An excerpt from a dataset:
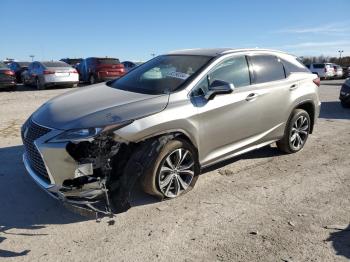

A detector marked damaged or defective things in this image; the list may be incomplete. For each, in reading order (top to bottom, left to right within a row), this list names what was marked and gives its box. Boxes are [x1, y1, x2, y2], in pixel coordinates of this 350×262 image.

crushed hood [32, 83, 169, 130]
broken headlight [47, 121, 133, 143]
damaged lexus rx [21, 48, 320, 214]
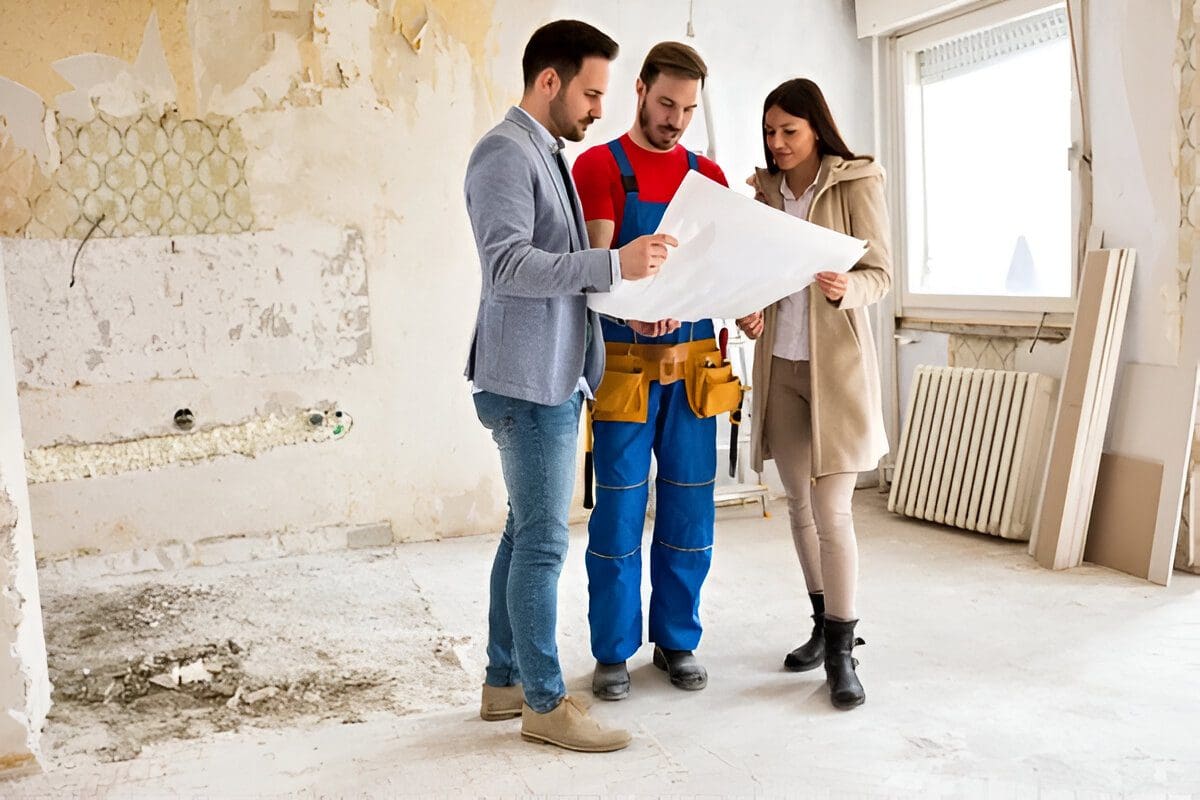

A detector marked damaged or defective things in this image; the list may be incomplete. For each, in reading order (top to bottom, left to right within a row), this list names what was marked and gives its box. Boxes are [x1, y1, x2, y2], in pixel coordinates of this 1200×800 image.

peeling wall paint [2, 223, 370, 390]
damaged plaster [3, 223, 370, 390]
damaged plaster [27, 404, 352, 484]
peeling wall paint [27, 406, 352, 482]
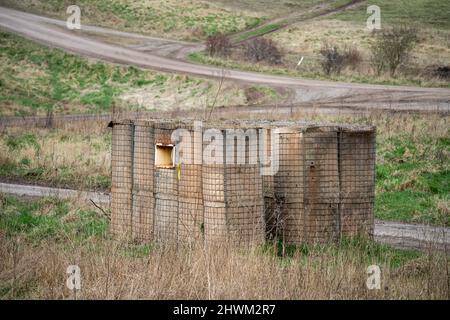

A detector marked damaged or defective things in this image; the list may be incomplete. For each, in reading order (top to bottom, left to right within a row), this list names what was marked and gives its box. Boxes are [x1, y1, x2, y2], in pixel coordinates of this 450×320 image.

rusty wire mesh panel [110, 122, 133, 238]
rusty wire mesh panel [342, 130, 376, 238]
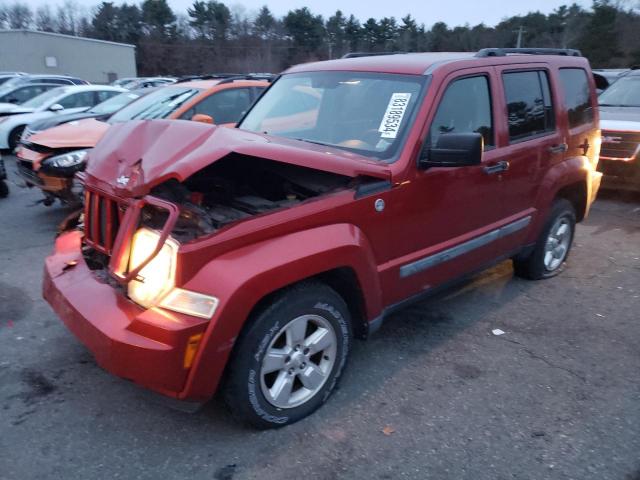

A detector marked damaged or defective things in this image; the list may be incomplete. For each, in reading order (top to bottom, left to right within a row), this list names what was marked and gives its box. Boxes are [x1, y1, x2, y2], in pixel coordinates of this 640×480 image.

crumpled hood [26, 117, 110, 149]
orange damaged car [15, 75, 270, 204]
crumpled hood [86, 119, 390, 196]
crumpled hood [600, 106, 640, 131]
damaged red jeep liberty [42, 47, 604, 426]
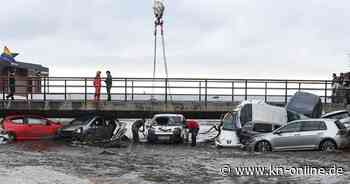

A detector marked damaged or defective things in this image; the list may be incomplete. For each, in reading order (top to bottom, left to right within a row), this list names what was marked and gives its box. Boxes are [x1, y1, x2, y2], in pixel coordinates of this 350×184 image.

crashed car [1, 115, 62, 141]
crashed car [58, 115, 127, 142]
damaged car [58, 115, 128, 144]
crashed car [146, 113, 187, 144]
pile of wrecked cars [215, 91, 350, 152]
crashed car [246, 118, 350, 152]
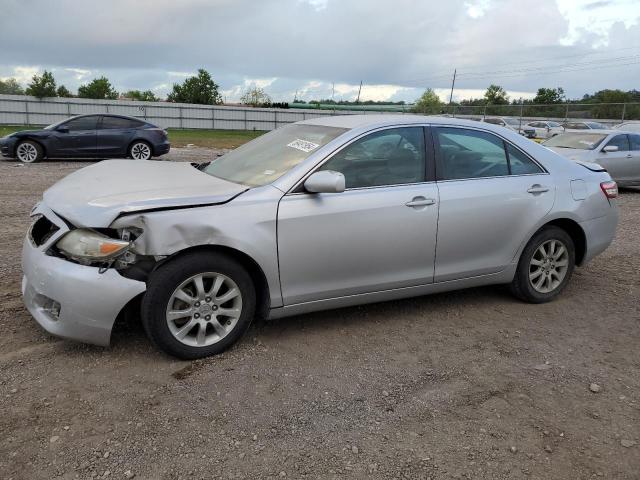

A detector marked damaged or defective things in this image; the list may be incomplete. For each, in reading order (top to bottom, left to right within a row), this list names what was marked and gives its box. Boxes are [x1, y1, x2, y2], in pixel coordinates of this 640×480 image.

crumpled hood [43, 159, 248, 227]
damaged front grille [29, 217, 59, 248]
broken headlight [55, 228, 130, 262]
exposed headlight housing [57, 228, 132, 264]
damaged front bumper [21, 204, 146, 346]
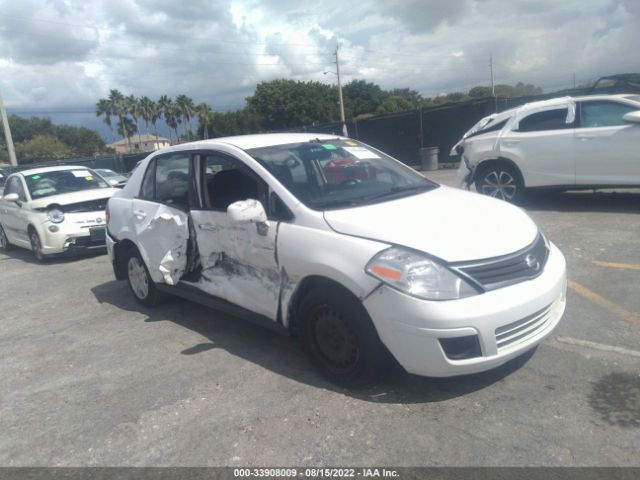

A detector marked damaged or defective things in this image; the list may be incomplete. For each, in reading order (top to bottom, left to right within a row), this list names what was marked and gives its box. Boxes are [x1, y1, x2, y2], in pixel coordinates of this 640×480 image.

damaged white car [450, 94, 640, 201]
damaged white suv [450, 94, 640, 201]
damaged white car [0, 166, 119, 262]
damaged white suv [107, 134, 568, 386]
damaged white car [107, 134, 568, 386]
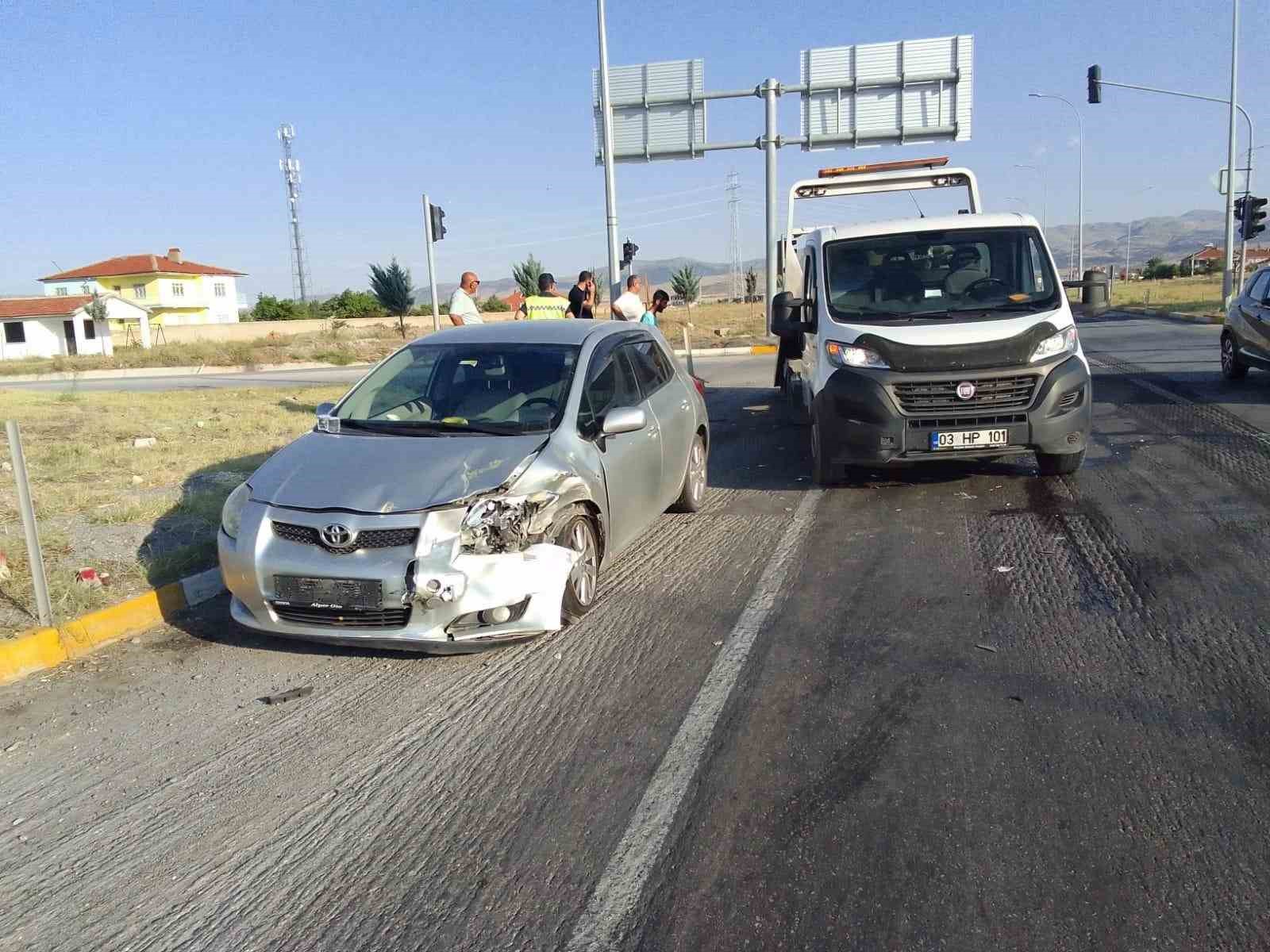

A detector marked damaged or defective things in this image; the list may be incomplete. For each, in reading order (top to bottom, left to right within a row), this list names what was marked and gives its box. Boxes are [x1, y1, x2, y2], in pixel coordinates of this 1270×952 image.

damaged front bumper [218, 508, 576, 654]
broken headlight [457, 495, 556, 555]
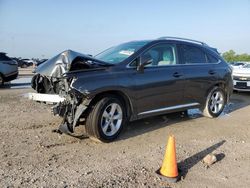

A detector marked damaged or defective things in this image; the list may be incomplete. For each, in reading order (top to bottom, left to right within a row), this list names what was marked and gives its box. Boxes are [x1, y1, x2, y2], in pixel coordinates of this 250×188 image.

damaged hood [35, 49, 110, 77]
damaged gray suv [31, 36, 232, 142]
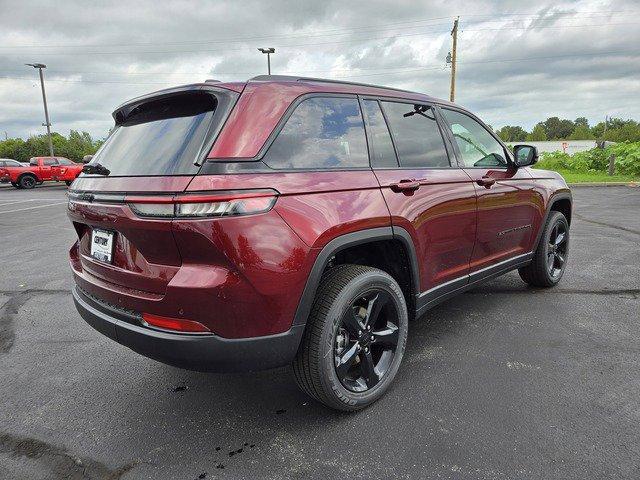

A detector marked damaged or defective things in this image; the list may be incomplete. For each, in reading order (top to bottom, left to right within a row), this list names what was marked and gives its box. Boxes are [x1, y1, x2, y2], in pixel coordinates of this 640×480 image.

crack in pavement [572, 213, 640, 237]
crack in pavement [0, 288, 71, 352]
crack in pavement [0, 432, 139, 480]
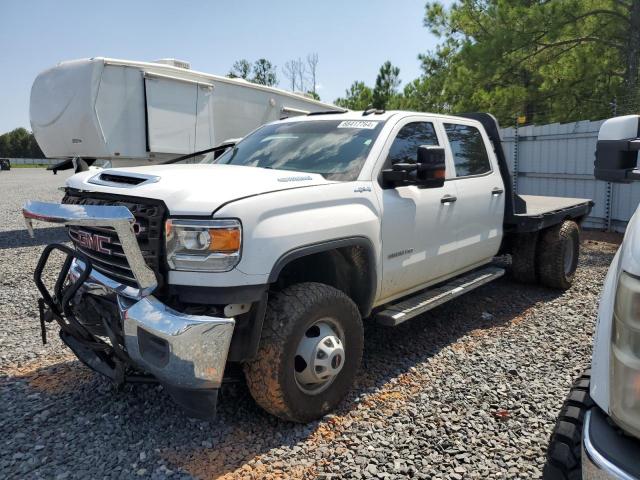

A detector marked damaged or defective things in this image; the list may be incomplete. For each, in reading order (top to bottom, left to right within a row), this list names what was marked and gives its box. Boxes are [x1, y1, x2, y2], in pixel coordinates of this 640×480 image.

damaged front end [20, 201, 235, 418]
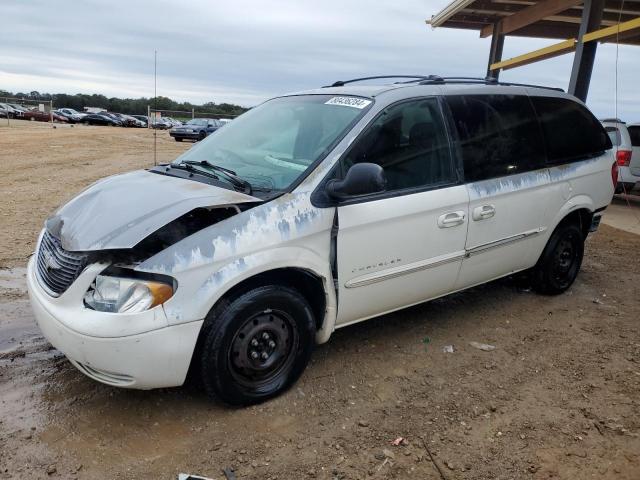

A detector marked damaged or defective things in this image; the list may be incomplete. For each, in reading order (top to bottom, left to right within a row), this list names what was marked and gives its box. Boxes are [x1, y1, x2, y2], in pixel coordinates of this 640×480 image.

crumpled hood [45, 170, 260, 251]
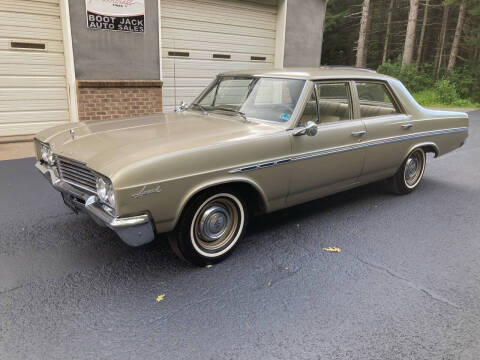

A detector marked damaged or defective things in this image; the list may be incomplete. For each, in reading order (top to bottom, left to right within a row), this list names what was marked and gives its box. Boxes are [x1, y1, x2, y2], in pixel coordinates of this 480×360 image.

cracked asphalt [0, 111, 480, 358]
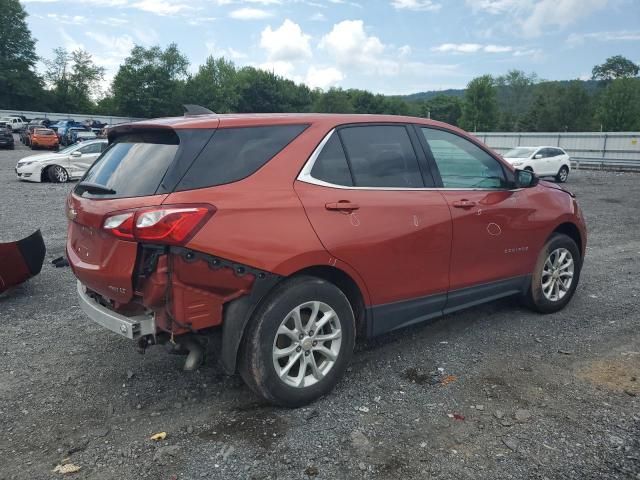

* **Direction**
Copy every one of the records above word for word, and leave the pictures out of your answer.

* **Full output**
A detector marked damaged or defective things in this image; the list may be incomplete. For each, in reading order (top to bottom, left to right within a row), this list names what was marked and gives its box. Boxes are [x1, y1, x2, y2], in pixel coordinates of this 350×262 image.

crushed hood [32, 83, 169, 130]
broken headlight [47, 121, 133, 143]
damaged lexus rx [21, 48, 320, 214]

A detector marked damaged or defective things in this image; the list may be incomplete. For each, in reading order (top to bottom, left to right within a row), this list names what was marked and gives its box. Boxes are [x1, y1, x2, y2], in pixel coordinates of this 1200×800 image.

peeling wall paint [2, 223, 370, 390]
damaged plaster [3, 223, 370, 390]
damaged plaster [27, 404, 352, 484]
peeling wall paint [27, 406, 352, 482]

A detector marked damaged or defective things in this image; the list may be incomplete. For each, in reading order (top to bottom, left to right within a row), this list names what was marked and gives its box. Boxes are [x1, y1, x2, y2], in pixel coordinates of this 450×320 image.

rusty wire mesh panel [110, 122, 133, 238]
rusty wire mesh panel [342, 130, 376, 238]

A detector marked damaged or defective things in this image; the list may be incomplete. For each, in reading order (top to bottom, left to right within a row), this list names what was marked and gives its box. Boxes are [x1, y1, x2, y2], in pixel coordinates of this 640×480 image.

crumpled hood [26, 117, 110, 149]
orange damaged car [15, 75, 270, 204]
crumpled hood [86, 119, 390, 196]
crumpled hood [600, 106, 640, 131]
damaged red jeep liberty [42, 47, 604, 426]

A detector marked damaged or defective things in this image; the list may be incomplete. For each, in reading order (top to bottom, left to right within a row), this list names what was marked and gives its box. Boxes are [x1, y1, x2, y2], in pixel coordinates of this 350×184 image.

crashed car [1, 115, 62, 141]
crashed car [58, 115, 127, 142]
damaged car [58, 115, 128, 144]
crashed car [146, 113, 187, 144]
pile of wrecked cars [215, 91, 350, 152]
crashed car [246, 118, 350, 152]

A detector marked damaged or defective things in this image; the list may be incomplete. For each, in reading order (top to bottom, left to right within a row), this list names what was marked and gives its box. Boxes are [x1, y1, x2, y2], in pixel coordinates of this 640×480 image.

crumpled hood [43, 159, 248, 227]
damaged front grille [29, 217, 59, 248]
broken headlight [55, 228, 130, 262]
exposed headlight housing [57, 228, 132, 264]
damaged front bumper [21, 204, 146, 346]

A detector marked damaged or defective things in this image; the list may be incomplete. For each, in reading order (top to bottom, left to right within a row), this list names what was marked and gives its box. Boxes are [x1, y1, x2, y2], in pixel coordinates of this 640×480 image.

damaged white car [450, 94, 640, 201]
damaged white suv [450, 94, 640, 201]
damaged white car [0, 166, 119, 262]
damaged white suv [107, 134, 568, 386]
damaged white car [107, 134, 568, 386]

A detector marked damaged or defective things in this image; the list may be incomplete. For each, in reading order (top to bottom, left to right within a row), this list names what was marked and gives its box. Boxes are [x1, y1, x2, y2], in pixel coordinates of this 1270×952 image.

damaged front bumper [218, 508, 576, 654]
broken headlight [457, 495, 556, 555]

A detector marked damaged or defective things in this image; the list may be incomplete. For each, in reading order (top to bottom, left to right within a row), this list names what was marked and gives its box. Boxes are [x1, y1, x2, y2], in pixel coordinates of this 250×188 image.

damaged hood [35, 49, 110, 77]
damaged gray suv [31, 36, 232, 142]

A detector marked damaged or defective things in this image; the list may be incomplete. For each, in reading order (top to bottom, left to right within a row), this list names what was marked and gives its box. Boxes are [x1, y1, x2, y2], in pixel coordinates of this 640×480 image.

crack in pavement [572, 213, 640, 237]
crack in pavement [0, 288, 71, 352]
crack in pavement [0, 432, 139, 480]

A detector marked damaged or defective things in this image; the list may be incomplete. For each, in reading order (top to bottom, left to right within a row), this list names what was marked and gives its box. Boxes are [x1, y1, x2, y2], in pixel coordinates of this 640×480 image.

damaged front end [20, 201, 235, 418]

A detector marked damaged or defective things in this image; the list may be incomplete. For each, in reading order (top to bottom, left to right within a row), this list names what was marked and gives its box. Boxes are [x1, y1, x2, y2], in pixel coordinates of this 640×480 image.

crumpled hood [45, 170, 260, 251]

A detector marked damaged or defective things in this image; the list may be incomplete. For each, in reading order (top to bottom, left to right within a row), this list names what was marked and gives its box. Boxes are [x1, y1, x2, y2], in pixel coordinates of this 480×360 image.

cracked asphalt [0, 111, 480, 358]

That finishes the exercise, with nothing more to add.